Rispondendo a una serie di domande del pubblico, Sua Santità ha raccomandato che, per essere efficace, un insegnante si deve preoccupare del benessere dei suoi studenti per tutta la vita. Deve essere un esempio vivente di compassione nella sua condotta. A un docente che gli chiedeva quale mantra insegnare ai suoi alunni Sua Santità ha suggerito “Om ara patsa na dhi”, il mantra di Manjushri, il bodhisattva della saggezza. Per sottolineare le relazioni indo-tibetane ha citato un maestro tibetano del XV secolo che disse che, fino a quando la luce dell'India non raggiunse il Tibet, la Terra delle Nevi era rimasta nelle tenebre.
Alla domanda se il buddhismo fosse in contrapposizione con l’induismo. Sua Santità ha risposto che le due tradizioni hanno in comune i tre addestramenti: etica, concentrazione e saggezza (shila, shamatha e vipashyana). Citando una conversazione avuta con uno Swami, qui a Bangalore, ha spiegato che dove le due tradizioni differiscono è nella rispettiva posizione su atman e anatman: Sua Santità ha detto allo Swami “tu credi nell'atman, io credo nell'anatman. E’ una questione di opinione personale”.
Ci sono state diverse domande su come affrontare la rabbia. Sua Santità ha sottolineato che quando si è arrabbiati è più difficile trovare una soluzione ai problemi ed è anche più difficile distinguere ciò che è giusto da ciò che è sbagliato. Ha raccomandato di leggere la "Guida allo stile di vita del Bodhisattva" di Shantideva, che è ora disponibile in un'ampia gamma di lingue. Nei capitoli 6 e 8, il libro spiega i metodi per affrontare la rabbia e l’egocentrismo.
Sua Santità ha detto a un ragazzo preoccupato per i problemi ambientali che come membro della generazione del XXI secolo rappresenta il futuro del mondo.
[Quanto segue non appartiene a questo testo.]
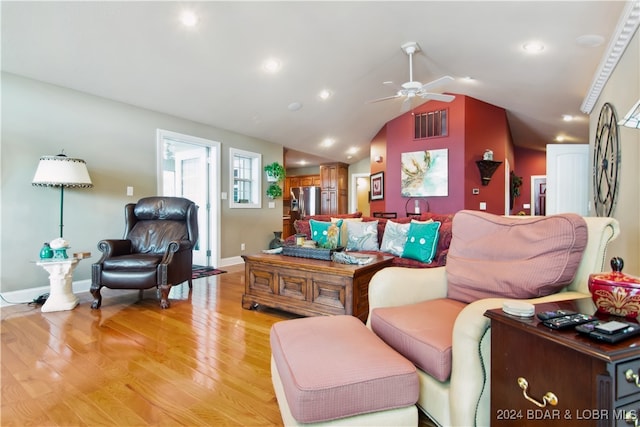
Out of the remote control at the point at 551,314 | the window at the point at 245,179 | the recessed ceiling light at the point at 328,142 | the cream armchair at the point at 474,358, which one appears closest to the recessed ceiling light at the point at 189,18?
the window at the point at 245,179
Ha aggiunto che se si faranno da ora dei passi per proteggere l'ecologia, tra 30 o 40 anni il mondo potrebbe essere un posto migliore. Sua Santità ha aggiunto che la smilitarizzazione, compresa l'eliminazione delle armi nucleari, è un altro obiettivo fondamentale, ma per raggiungerlo è necessario un autentico disarmo interiore.
In una città dove molte persone lavorano nel settore dell’information technology, Sua Santità ha ricordato che queste tecnologie nascono dalla mente umana. È fondamentale tenerlo presente: perché la tecnologia sia utile, gli esseri umani devono averne il pieno controllo.
L'ultima domanda riguardava lo scopo della vita. Sua Santità ha detto che senza alcun dubbio lo scopo della vita è trovare la felicità e la gioia. Nulla è certo, ma viviamo nella speranza. Quando si perde la speranza non abbiamo più nulla e possiamo sprofondare nella disperazione. Quindi, la conclusione ovvia, è che lo scopo della vita è la felicità e la gioia.
Domani Sua Santità terrà di nuovo una conferenza pubblica, su richiesta di Vidyaloke.